REQUIREMENT ▸ Write out the data that follows exactly, keeping every picture out.

SUPPLIED RECORDS ▸

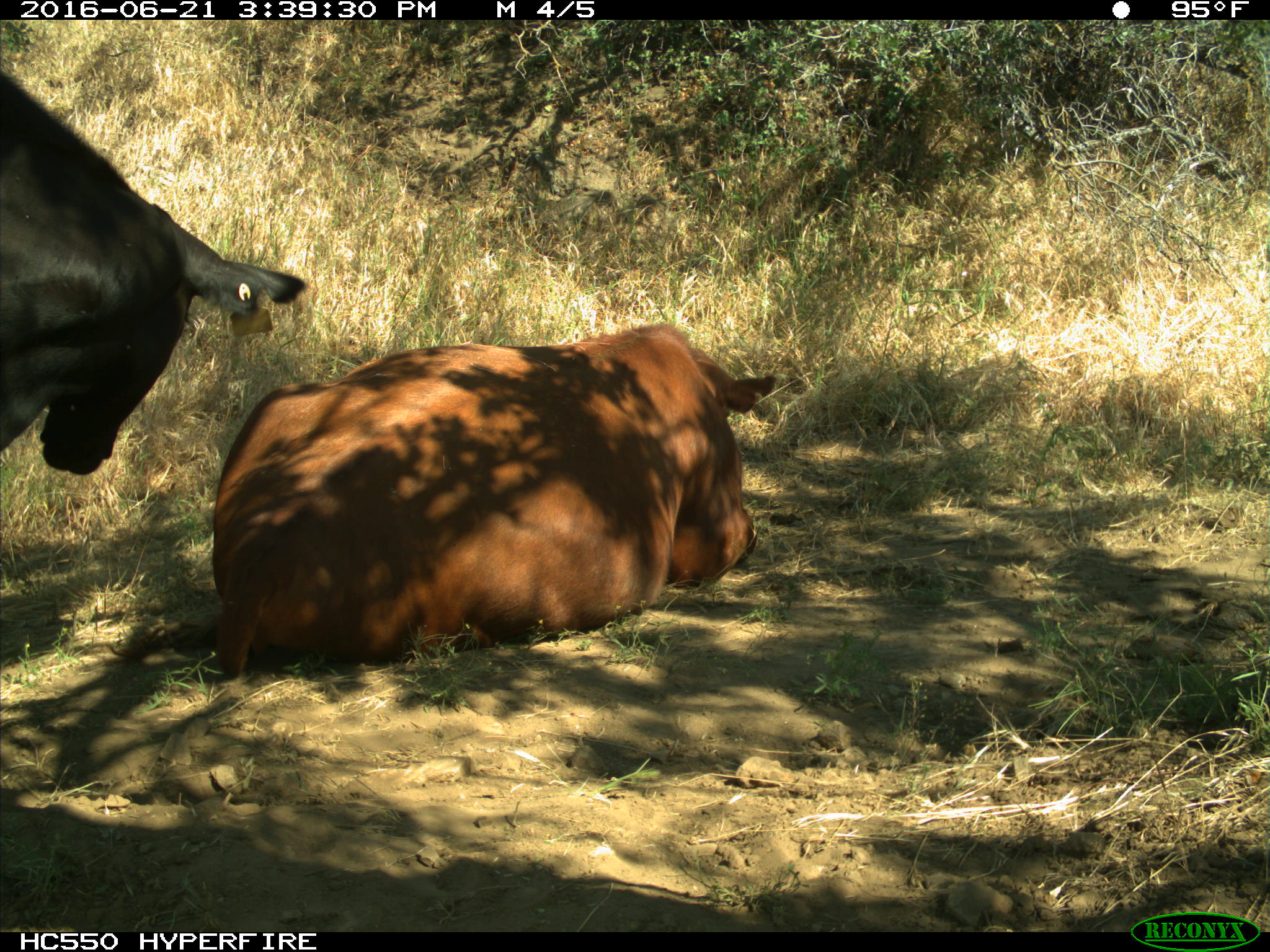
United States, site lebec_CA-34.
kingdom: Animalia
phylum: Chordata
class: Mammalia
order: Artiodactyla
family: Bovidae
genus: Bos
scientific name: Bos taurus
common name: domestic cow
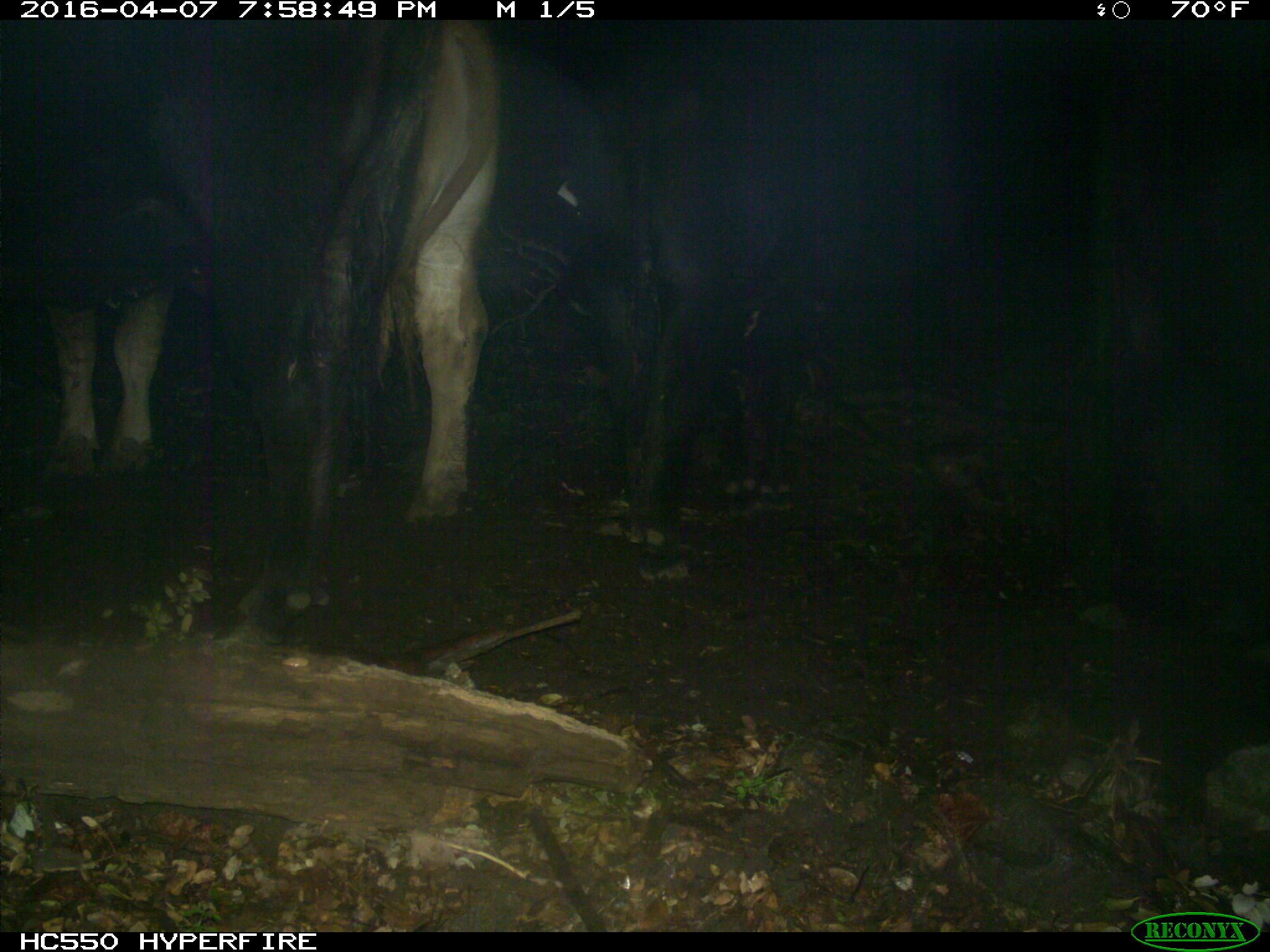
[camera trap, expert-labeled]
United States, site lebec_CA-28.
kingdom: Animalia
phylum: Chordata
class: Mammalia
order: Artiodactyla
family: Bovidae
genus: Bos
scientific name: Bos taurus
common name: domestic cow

TASK RESPONSE ▸
United States, site lebec_CA-34.
kingdom: Animalia
phylum: Chordata
class: Mammalia
order: Artiodactyla
family: Bovidae
genus: Bos
scientific name: Bos taurus
common name: domestic cow
[camera trap, expert-labeled]
United States, site lebec_CA-28.
kingdom: Animalia
phylum: Chordata
class: Mammalia
order: Artiodactyla
family: Bovidae
genus: Bos
scientific name: Bos taurus
common name: domestic cow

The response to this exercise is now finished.